### WORK REQUIRED
All of the material below is to be retyped exactly.

========

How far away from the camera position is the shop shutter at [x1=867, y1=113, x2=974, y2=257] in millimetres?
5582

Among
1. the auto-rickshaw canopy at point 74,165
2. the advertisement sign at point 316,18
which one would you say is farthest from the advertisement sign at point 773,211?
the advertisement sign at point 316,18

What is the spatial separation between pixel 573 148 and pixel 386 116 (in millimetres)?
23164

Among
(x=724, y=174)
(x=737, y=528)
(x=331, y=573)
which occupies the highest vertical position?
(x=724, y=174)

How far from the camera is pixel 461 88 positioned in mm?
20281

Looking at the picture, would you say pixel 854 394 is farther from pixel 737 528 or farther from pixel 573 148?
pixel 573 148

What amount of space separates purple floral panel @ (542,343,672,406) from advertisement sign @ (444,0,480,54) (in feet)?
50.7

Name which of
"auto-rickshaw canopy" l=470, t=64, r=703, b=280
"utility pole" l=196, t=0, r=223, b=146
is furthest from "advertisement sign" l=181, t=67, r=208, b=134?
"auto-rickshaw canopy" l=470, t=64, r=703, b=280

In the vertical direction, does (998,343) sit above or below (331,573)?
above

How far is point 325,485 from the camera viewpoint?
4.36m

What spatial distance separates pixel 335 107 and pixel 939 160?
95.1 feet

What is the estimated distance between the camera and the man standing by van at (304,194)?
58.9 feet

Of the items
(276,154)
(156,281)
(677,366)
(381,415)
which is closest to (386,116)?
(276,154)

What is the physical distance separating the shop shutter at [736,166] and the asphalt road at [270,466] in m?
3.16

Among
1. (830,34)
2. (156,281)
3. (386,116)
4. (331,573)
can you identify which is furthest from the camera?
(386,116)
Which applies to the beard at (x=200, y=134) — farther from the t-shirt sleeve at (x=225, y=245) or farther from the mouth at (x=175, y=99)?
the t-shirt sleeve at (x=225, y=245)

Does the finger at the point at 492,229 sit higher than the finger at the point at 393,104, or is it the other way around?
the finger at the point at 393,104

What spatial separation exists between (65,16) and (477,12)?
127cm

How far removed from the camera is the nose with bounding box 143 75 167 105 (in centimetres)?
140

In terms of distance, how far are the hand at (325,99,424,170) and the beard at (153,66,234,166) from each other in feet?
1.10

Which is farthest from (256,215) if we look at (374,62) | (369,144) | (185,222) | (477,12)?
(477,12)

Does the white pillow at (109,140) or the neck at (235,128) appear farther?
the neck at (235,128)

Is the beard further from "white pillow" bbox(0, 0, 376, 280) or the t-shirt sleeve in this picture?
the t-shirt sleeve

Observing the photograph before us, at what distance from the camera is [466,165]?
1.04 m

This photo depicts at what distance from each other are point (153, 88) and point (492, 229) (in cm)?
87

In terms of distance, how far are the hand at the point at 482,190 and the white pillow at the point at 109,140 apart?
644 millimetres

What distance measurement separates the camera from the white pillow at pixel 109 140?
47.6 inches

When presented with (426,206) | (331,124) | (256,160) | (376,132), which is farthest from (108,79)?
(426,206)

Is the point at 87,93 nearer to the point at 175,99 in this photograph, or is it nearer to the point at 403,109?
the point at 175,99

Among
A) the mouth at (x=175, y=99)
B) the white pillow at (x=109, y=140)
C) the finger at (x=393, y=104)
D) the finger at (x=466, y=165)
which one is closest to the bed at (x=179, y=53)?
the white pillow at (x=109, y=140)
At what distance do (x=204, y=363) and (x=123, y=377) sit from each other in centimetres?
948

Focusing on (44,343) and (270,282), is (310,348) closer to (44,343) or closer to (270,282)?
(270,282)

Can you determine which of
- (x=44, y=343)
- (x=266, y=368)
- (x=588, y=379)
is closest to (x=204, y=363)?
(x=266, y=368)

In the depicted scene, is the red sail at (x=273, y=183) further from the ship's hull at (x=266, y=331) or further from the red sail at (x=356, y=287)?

========

### ANSWER TO THIS EXERCISE
How far away from the camera position is the shop shutter at [x1=867, y1=113, x2=974, y2=257] in millimetres?
5582

Among
1. the auto-rickshaw canopy at point 74,165
2. the advertisement sign at point 316,18
which one would you say is farthest from the advertisement sign at point 773,211?
the advertisement sign at point 316,18

What is the spatial separation between pixel 573 148 and pixel 386 116 (in millimetres)?
23164

Among
(x=724, y=174)
(x=737, y=528)
(x=331, y=573)
which occupies the highest vertical position?
(x=724, y=174)

How far from the camera is pixel 461 88 positioned in mm?
20281

Looking at the picture, would you say pixel 854 394 is farther from pixel 737 528 or farther from pixel 573 148?
pixel 573 148

What amount of space separates purple floral panel @ (542,343,672,406) from advertisement sign @ (444,0,480,54) (in feet)?
50.7

Name which of
"auto-rickshaw canopy" l=470, t=64, r=703, b=280
"utility pole" l=196, t=0, r=223, b=146
is furthest from "advertisement sign" l=181, t=67, r=208, b=134?
"auto-rickshaw canopy" l=470, t=64, r=703, b=280

In the vertical direction, does (998,343) sit above or below (331,573)?
above

How far is point 325,485 from the camera viewpoint?
4.36m

What spatial distance separates pixel 335 107 and pixel 939 160?
95.1 feet

What is the estimated distance between the camera and the man standing by van at (304,194)?
58.9 feet

Of the items
(276,154)
(156,281)
(677,366)
(381,415)
which is closest to (386,116)?
(276,154)

What is the physical distance separating the shop shutter at [736,166] and the asphalt road at [270,466] in m?
3.16

Among
1. (830,34)
2. (156,281)
3. (386,116)
4. (331,573)
can you identify which is furthest from the camera?
(386,116)
Which applies to the beard at (x=200, y=134) — farther from the t-shirt sleeve at (x=225, y=245) or farther from the mouth at (x=175, y=99)?
the t-shirt sleeve at (x=225, y=245)

Does the finger at the point at 492,229 sit higher than the finger at the point at 393,104, or is it the other way around?
the finger at the point at 393,104

What spatial separation exists between (65,16) and (477,12)?
127cm

How far removed from the camera is the nose with bounding box 143 75 167 105 (in centimetres)?
140

In terms of distance, how far are the hand at (325,99,424,170) and the beard at (153,66,234,166) from each other in feet?
1.10

Which is farthest from (256,215) if we look at (374,62) | (369,144) | (185,222) | (477,12)?
(477,12)

Does the white pillow at (109,140) or the neck at (235,128) appear farther?
the neck at (235,128)

Is the beard further from "white pillow" bbox(0, 0, 376, 280) or the t-shirt sleeve in this picture?
the t-shirt sleeve

Observing the photograph before us, at what distance from the camera is [466,165]?
1.04 m

This photo depicts at what distance from each other are point (153, 88) and point (492, 229) (in cm)?
87

In terms of distance, how far are the hand at the point at 482,190 and the white pillow at the point at 109,140 apart?
644 millimetres

What distance measurement separates the camera from the white pillow at pixel 109 140?
47.6 inches

When presented with (426,206) | (331,124) | (256,160) | (376,132), which is farthest from (108,79)?
(426,206)

Is the point at 87,93 nearer to the point at 175,99 in this photograph, or is it nearer to the point at 403,109?
the point at 175,99

Among
A) the mouth at (x=175, y=99)
B) the white pillow at (x=109, y=140)
C) the finger at (x=393, y=104)
D) the finger at (x=466, y=165)
which one is closest to the bed at (x=179, y=53)?
the white pillow at (x=109, y=140)
At what distance do (x=204, y=363) and (x=123, y=377) sit from each other in centimetres?
948

Focusing on (44,343) and (270,282), is (310,348) closer to (44,343) or closer to (270,282)?
(270,282)

Can you determine which of
- (x=44, y=343)
- (x=266, y=368)
- (x=588, y=379)
is closest to (x=204, y=363)?
(x=266, y=368)

In the depicted scene, is the red sail at (x=273, y=183) further from the ship's hull at (x=266, y=331) or further from the red sail at (x=356, y=287)?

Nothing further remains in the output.